Look Who’s Talking

Congressmen Jamie Raskin (D, MD), Sheila Jackson Lee (D, TX), and Anthony Brown (D, MD), and Delegate Eleanor Holmes Norton (D, DC) are pushing a bill that would remove President Donald Trump under the 25th Amendment because, as these Progressive-Democrats insist, Trump is mentally unfit for office.

Indeed, Raskin has said he’s been thinking about this bill since he was elected last fall.  He insists now

This is a president who seems increasingly at odds with everyone and everything around him[.]

With no trace of understanding the irony of this person making this claim after having refused to attend the President’s inauguration.  In fact, the only persons Trump is at odds with are Progressive-Democrats like Raskin and his fellows in both houses of Congress, and that only because they’ve made it their business, through their leaders Senate Minority Leader Chuck Schumer (D, NY) and House Minority Leader Nancy Pelosi (D, CA), to oppose everything Trump or Republican.

Notice a pattern there?

Paranoia: typically includes thinking of a persecutory nature, or beliefs of conspiracy concerning a perceived threat towards oneself. Making false accusations and the general distrust of others also frequently accompany paranoia.

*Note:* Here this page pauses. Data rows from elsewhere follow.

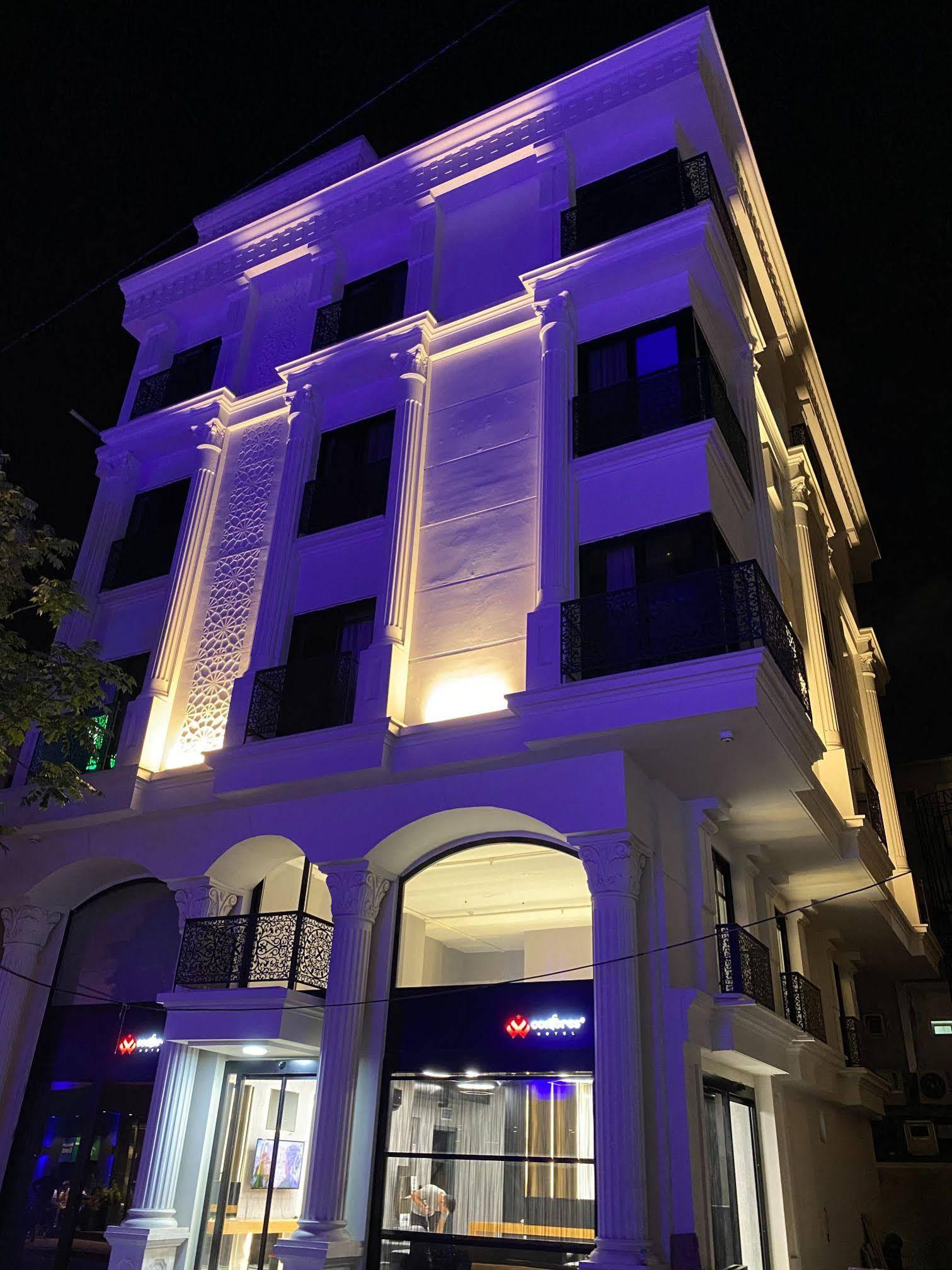 Confores Hotel Istanbul Exterior foto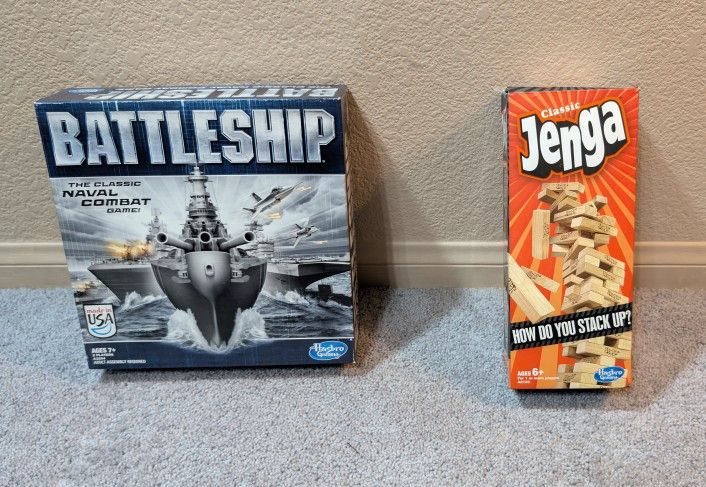 Board Games - $15 Each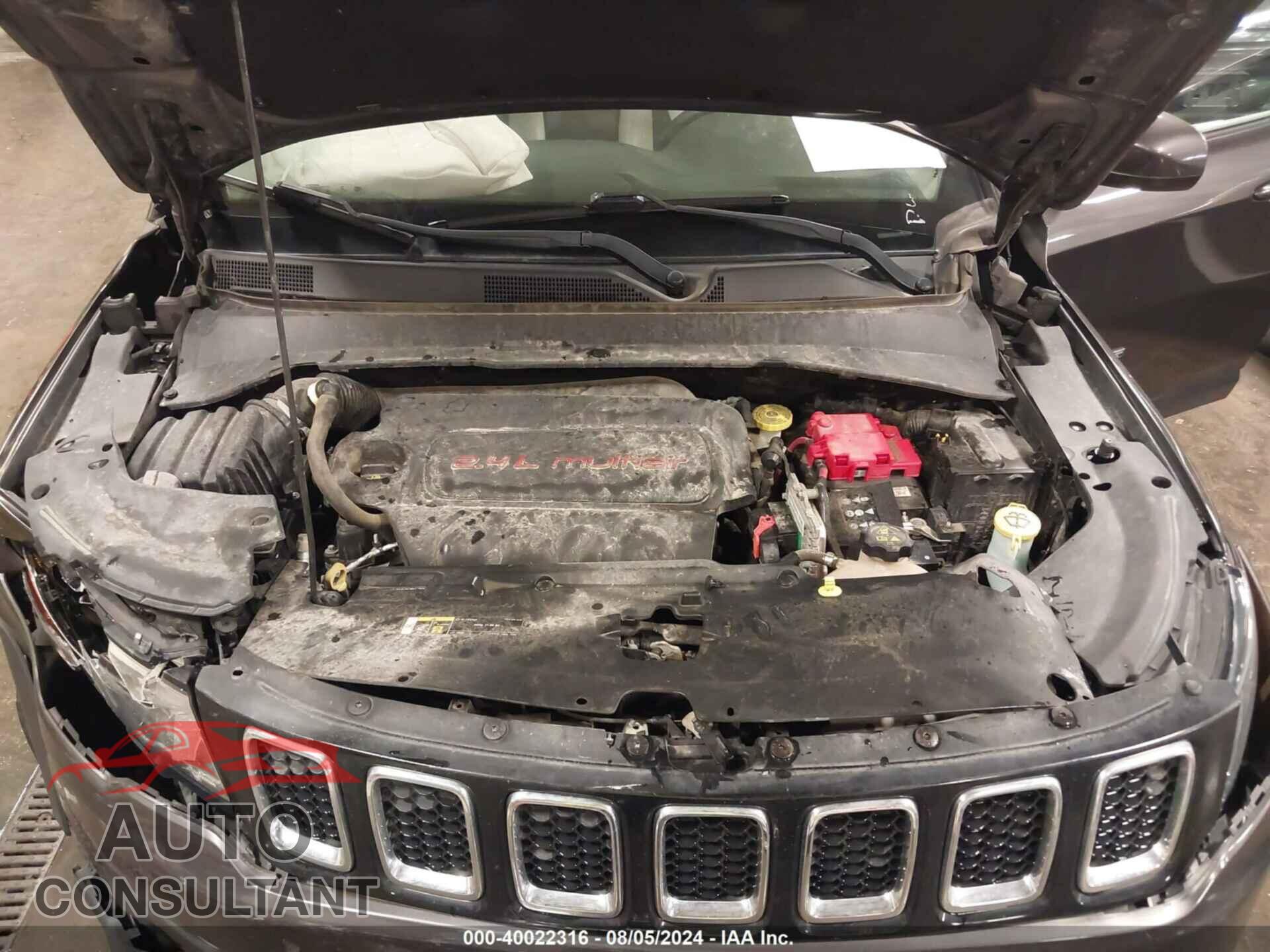JEEP COMPASS 2019 - 3C4NJDBB2KT735870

This is a textbook description of the Progressive-Democrats’ mindset ever since they lost the elections last fall, including this time the Presidential election.  This has been what the Progressive-Democrats in Congress have been doing since the Trump administration took office, with one specious (to be generous) charge after another: of “Russia collusion,” of “interfering with Comey’s investigation,” of “Trump obstructing justice,” of “Republicans will kill thousands of people with their health care reform,” of “Republicans only want to give tax breaks to the rich,” all at the expense of doing the people’s business in Congress.

Plainly, there is need of such a bill.  But it needs to be aimed at members of Congress who have put their irrational conspiracy theories ahead of their duties to the point some members are no longer capable even of high functioning.

The Meaning of “Is”

The four liberal Justices on the Supreme Court are still confused.  One of the underreported (the Wall Street Journal did its part here) end-of-term decisions that the Supreme Court announced was its ruling in California Public Employees’ Retirement System v ANZ Securities, Inc.  The Court held that the law means what it says, neither more nor less.

The case revolved around whether Calpers could proceed with a 2011 complaint over securities the pension fund purchased from offerings in 2007 and 2008. The Securities Act of 1933 says that in “no event” shall an action be brought “more than three years after the security was bona fide offered to the public.”

But Calpers’ 2011 filing was too late; it was past that three-year limit (even if only by months relative to the 2008 offerings).  Not minding how special Calpers is (a legend in its own mind as my wife puts it), the Supreme Court held that

the three-year limit “admits of no exception” and “creates a fixed bar against future liability[.]”

Interestingly, the ruling was only by a 5-4 vote.  The liberal faction of the Court was just as self-important, or perhaps confused, as Calpers in disdaining the law: with their four votes they ignored, or were confused by, the meanings of “no event” and of “three years.”